Your task is to repeat the records exactly from the line containing "family: Bovidae" onward, through the final line.

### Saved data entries
§
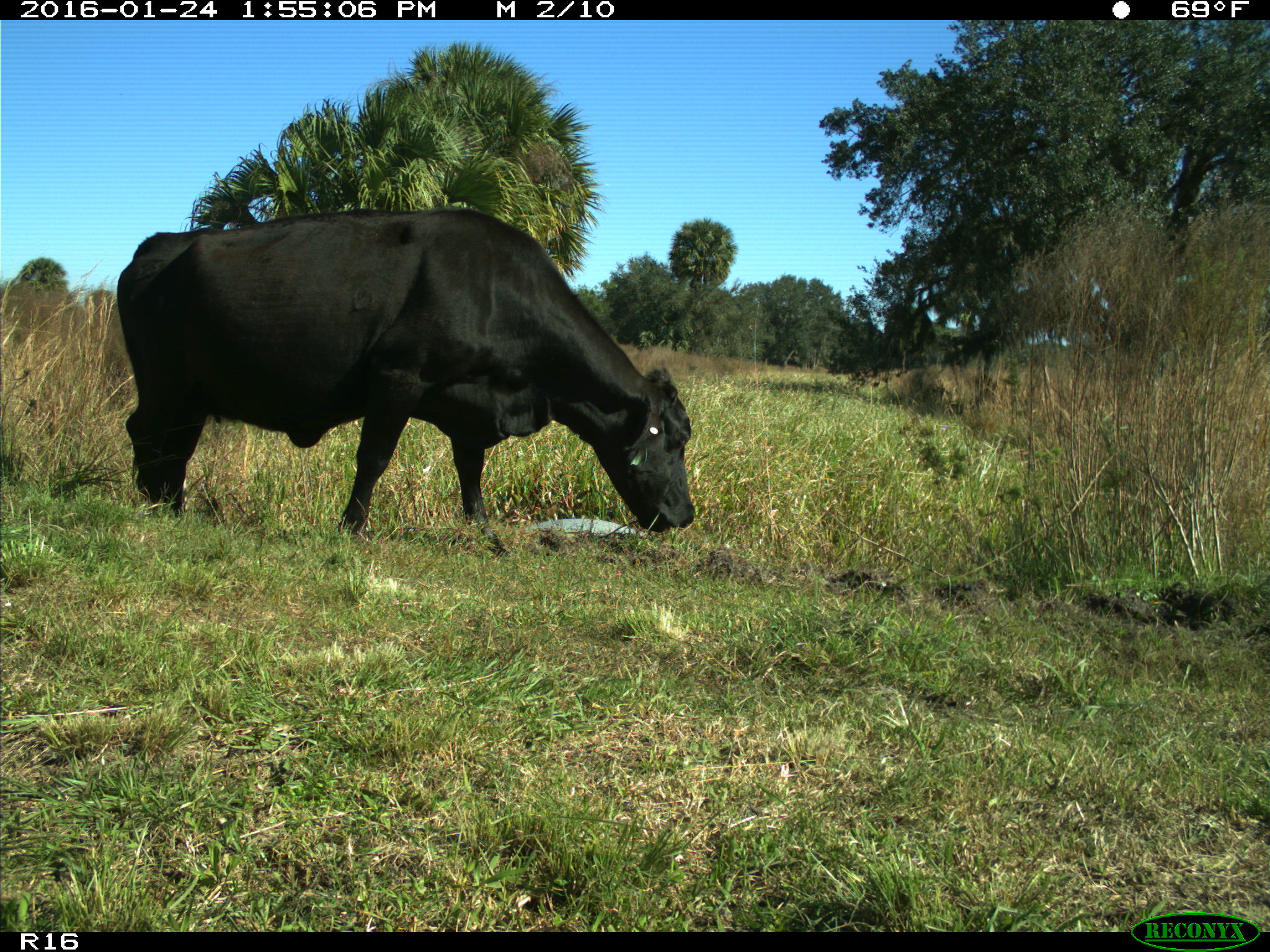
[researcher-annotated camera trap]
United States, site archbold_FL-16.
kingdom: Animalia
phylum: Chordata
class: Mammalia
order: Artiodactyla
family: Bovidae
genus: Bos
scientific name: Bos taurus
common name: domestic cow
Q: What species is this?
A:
§
### Task answer
family: Bovidae
genus: Bos
scientific name: Bos taurus
common name: domestic cow
Q: What species is this?
A:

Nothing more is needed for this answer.